Posted By Dr Rivet on 24 Aug 2010 02:57 AM 
FYI, the original Santa Fe passenger diesels were not painted the silver color, they used stainless steel panels on the side of the locomotive, just as the new light weight passenger cars did. The later freight engines, like your model, were painted in a silver color. Nice photo of your locos on the bridge. 

Regards 
The first delivery of passenger F3s had painted silver sides. The second order had stainless steel side panels.

Santa Fe F3s (Passenger) 


The few FTs that were temporaily converted to passenger units also never had stainless steel side pannels.

Santa Fe FTs (Passenger) 



JJ,

Another color you might want to try out is Santa Fe silver.

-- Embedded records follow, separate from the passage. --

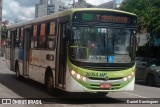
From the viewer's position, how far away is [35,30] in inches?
728

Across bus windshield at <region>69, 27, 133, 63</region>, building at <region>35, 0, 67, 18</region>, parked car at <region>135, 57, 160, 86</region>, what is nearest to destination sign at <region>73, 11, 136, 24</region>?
bus windshield at <region>69, 27, 133, 63</region>

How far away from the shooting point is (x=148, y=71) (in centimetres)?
2381

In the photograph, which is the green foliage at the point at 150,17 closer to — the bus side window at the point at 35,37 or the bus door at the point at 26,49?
the bus door at the point at 26,49

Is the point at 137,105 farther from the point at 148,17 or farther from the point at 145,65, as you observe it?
the point at 148,17

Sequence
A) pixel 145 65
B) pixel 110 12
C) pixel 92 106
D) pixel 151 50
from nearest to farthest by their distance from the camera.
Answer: pixel 92 106 < pixel 110 12 < pixel 145 65 < pixel 151 50

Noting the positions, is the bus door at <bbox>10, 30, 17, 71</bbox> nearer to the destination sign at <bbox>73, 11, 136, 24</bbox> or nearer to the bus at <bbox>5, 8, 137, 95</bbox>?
the bus at <bbox>5, 8, 137, 95</bbox>

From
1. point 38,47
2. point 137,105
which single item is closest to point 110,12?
point 137,105

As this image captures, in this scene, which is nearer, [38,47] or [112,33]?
[112,33]

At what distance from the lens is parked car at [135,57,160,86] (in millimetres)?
23203

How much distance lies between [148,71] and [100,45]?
1075cm

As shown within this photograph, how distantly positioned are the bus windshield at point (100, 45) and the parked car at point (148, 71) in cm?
948

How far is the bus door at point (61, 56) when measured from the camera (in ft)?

Polly Scale Santa Fe Silver 














Based on Santa Fe paint diagrams, many of their handrails were painted aluminum. HO modelers prefer either Floquil Platinum Mist or Scalecoat Aluminum to represent this color. (Scalecoat I if painting metal, Scalecoat II if painting plastic). I'm a big fan of Scalecoat Aluminum. I've used it on all of my Rio Grande locomotive repaints, as well as for the main body paint for our scratchbuilt Silver Vista car.


Floquil Platinum Mist 












Scalecoat Aluminum


----------



## pimanjc (Jan 2, 2008)

JJ, 
Take your SD45 to an automotive paint supply shop. They can check the exact color and mix up some acyrlic. You can specify either flat, satin, or gloss. This is what I did for the paint on the M-190 [only I used a USAT engine]. I suggest using glossy since decals will apply easier, and can be later sprayed with clear satin or flat.
On the handrails, any of it should work. Spray it with either an airbrush or you can buy a refillable rattle can from the paint shop.


Jim Carter


----------



## John J (Dec 29, 2007)

I never thoguht of Auto Motive paint soupply house. There is a huge one in Mesa


----------